WRITTEN REQUEST -> Arrange every line of the entries below as a Markdown table with the columns Row and Entry line. Number the rows in order and leave out blank lines.

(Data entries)
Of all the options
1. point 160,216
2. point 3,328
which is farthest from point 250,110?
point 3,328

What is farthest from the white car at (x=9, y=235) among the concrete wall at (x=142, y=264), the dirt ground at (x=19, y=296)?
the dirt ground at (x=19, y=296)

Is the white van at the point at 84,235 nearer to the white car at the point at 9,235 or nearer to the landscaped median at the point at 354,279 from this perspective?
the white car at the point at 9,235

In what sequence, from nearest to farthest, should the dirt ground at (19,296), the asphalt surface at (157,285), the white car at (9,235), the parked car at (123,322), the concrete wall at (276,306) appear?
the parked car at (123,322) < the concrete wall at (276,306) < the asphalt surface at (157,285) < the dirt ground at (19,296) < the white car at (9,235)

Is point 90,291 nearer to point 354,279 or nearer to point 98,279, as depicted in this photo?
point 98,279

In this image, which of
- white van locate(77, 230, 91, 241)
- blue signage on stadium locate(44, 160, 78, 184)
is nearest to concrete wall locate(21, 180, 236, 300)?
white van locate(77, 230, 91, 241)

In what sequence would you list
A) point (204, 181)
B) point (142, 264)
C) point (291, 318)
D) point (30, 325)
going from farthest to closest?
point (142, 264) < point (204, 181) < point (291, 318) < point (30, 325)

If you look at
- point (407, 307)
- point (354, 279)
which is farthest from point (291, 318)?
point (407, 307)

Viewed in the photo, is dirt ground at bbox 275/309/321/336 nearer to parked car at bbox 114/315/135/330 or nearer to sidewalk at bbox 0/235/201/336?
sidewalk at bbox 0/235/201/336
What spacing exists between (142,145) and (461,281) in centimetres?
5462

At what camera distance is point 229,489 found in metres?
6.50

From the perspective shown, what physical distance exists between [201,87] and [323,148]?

OUTPUT ->
| Row | Entry line |
|---|---|
| 1 | Of all the options |
| 2 | 1. point 160,216 |
| 3 | 2. point 3,328 |
| 4 | which is farthest from point 250,110? |
| 5 | point 3,328 |
| 6 | What is farthest from the white car at (x=9, y=235) among the concrete wall at (x=142, y=264), the dirt ground at (x=19, y=296)? |
| 7 | the dirt ground at (x=19, y=296) |
| 8 | Is the white van at the point at 84,235 nearer to the white car at the point at 9,235 or nearer to the landscaped median at the point at 354,279 from this perspective? |
| 9 | the white car at the point at 9,235 |
| 10 | In what sequence, from nearest to farthest, should the dirt ground at (19,296), the asphalt surface at (157,285), the white car at (9,235), the parked car at (123,322), the concrete wall at (276,306) appear? |
| 11 | the parked car at (123,322) < the concrete wall at (276,306) < the asphalt surface at (157,285) < the dirt ground at (19,296) < the white car at (9,235) |
| 12 | Is point 90,291 nearer to point 354,279 or nearer to point 98,279, as depicted in this photo? |
| 13 | point 98,279 |
| 14 | In this image, which of |
| 15 | - white van locate(77, 230, 91, 241) |
| 16 | - blue signage on stadium locate(44, 160, 78, 184) |
| 17 | is nearest to concrete wall locate(21, 180, 236, 300)? |
| 18 | white van locate(77, 230, 91, 241) |
| 19 | In what sequence would you list |
| 20 | A) point (204, 181) |
| 21 | B) point (142, 264) |
| 22 | C) point (291, 318) |
| 23 | D) point (30, 325) |
| 24 | going from farthest to closest? |
| 25 | point (142, 264) < point (204, 181) < point (291, 318) < point (30, 325) |
| 26 | If you look at |
| 27 | - point (407, 307) |
| 28 | - point (354, 279) |
| 29 | which is farthest from point (291, 318)? |
| 30 | point (407, 307) |
| 31 | Viewed in the photo, is dirt ground at bbox 275/309/321/336 nearer to parked car at bbox 114/315/135/330 or nearer to sidewalk at bbox 0/235/201/336? |
| 32 | sidewalk at bbox 0/235/201/336 |
| 33 | What spacing exists between (142,145) and (461,281) in centimetres? |
| 34 | 5462 |
| 35 | At what camera distance is point 229,489 found in metres? |
| 36 | 6.50 |
| 37 | From the perspective shown, what physical distance exists between [201,87] and [323,148]? |